The bar was open to the street, so there were no walls to absorb the impact; but the unexpected arrival of a large burgundy red American automobile with massive rear fins quickly scattered the occupants, who were mostly bored foreign correspondents and diplomats. The chrome bumper bar splintered several rattan tables and chairs, and demolished half of the bamboo bar. Dusty bottles of Vermouth, Byrrh and black rum toppled off the shelves and shattered on the floor.

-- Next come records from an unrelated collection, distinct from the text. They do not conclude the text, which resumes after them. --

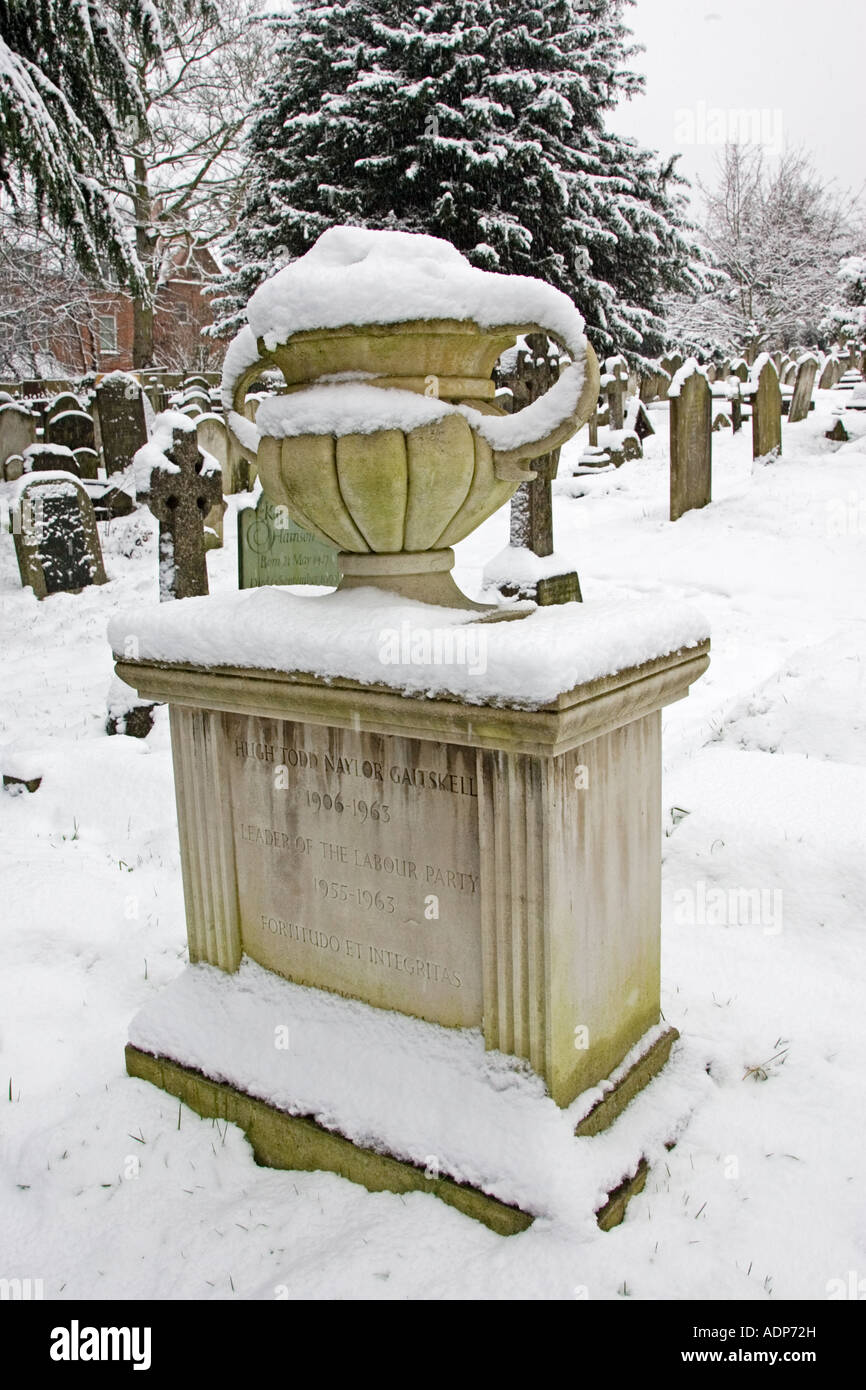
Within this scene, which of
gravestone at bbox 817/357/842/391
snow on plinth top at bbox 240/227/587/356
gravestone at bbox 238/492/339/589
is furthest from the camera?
gravestone at bbox 817/357/842/391

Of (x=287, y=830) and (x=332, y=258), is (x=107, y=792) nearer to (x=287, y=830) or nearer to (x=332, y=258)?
(x=287, y=830)

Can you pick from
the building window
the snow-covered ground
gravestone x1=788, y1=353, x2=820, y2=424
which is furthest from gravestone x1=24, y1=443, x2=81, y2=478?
the building window

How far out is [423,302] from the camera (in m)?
2.29

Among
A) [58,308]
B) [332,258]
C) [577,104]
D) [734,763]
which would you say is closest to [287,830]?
[332,258]

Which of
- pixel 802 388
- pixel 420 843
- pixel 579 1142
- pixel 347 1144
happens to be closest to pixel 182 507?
pixel 420 843

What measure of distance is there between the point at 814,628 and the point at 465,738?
641cm

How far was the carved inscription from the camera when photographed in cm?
244

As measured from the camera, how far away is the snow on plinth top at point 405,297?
229 cm

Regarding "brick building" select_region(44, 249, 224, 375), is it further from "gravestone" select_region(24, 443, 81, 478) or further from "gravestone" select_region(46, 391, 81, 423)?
"gravestone" select_region(24, 443, 81, 478)

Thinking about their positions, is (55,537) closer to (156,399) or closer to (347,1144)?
(156,399)

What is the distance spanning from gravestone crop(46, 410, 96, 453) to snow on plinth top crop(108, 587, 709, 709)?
14.5 m

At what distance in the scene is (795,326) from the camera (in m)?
37.4

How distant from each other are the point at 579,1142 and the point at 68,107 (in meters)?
10.6

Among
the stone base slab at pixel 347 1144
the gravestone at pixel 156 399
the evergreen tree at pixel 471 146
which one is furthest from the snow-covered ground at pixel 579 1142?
the evergreen tree at pixel 471 146
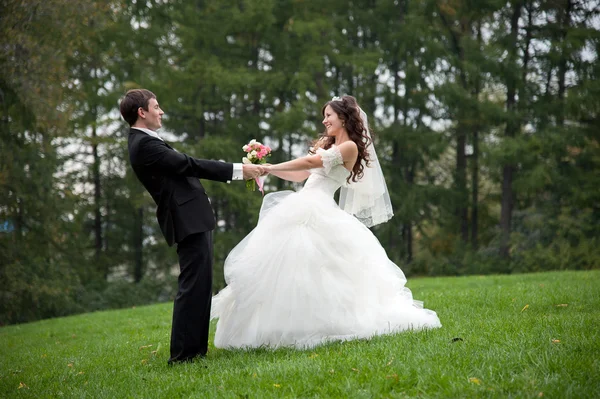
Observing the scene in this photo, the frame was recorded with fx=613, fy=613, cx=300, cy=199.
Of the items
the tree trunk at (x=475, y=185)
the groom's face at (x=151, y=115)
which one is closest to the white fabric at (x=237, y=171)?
the groom's face at (x=151, y=115)

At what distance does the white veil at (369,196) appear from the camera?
Result: 6.95m

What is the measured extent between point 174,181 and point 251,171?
864 millimetres

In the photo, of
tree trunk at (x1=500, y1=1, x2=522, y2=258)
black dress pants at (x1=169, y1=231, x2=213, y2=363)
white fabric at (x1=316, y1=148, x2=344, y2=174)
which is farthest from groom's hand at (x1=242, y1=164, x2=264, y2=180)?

There was a deathly silence.
Then Baptiste Crocé leaned out from the driver's side and beckoned the startled Lao barman. “I'll have a large cognac,” he said in French.
There was a ripple of applause from the western journalists, who were also drunk. Any madness was a welcome diversion. At that moment Baptiste saw Noelle, stood on the bench seat of the Packard, and gave her a low bow.
“Imbecile,” Noelle's escort muttered. “He's drunk. A disgrace.”
Marcel Rivelini was her father's choice for her escort that evening; he certainly would not have been hers. He was one of his business associates from Bangkok, wealthy, sophisticated, insufferable. He was also almost as old as her father.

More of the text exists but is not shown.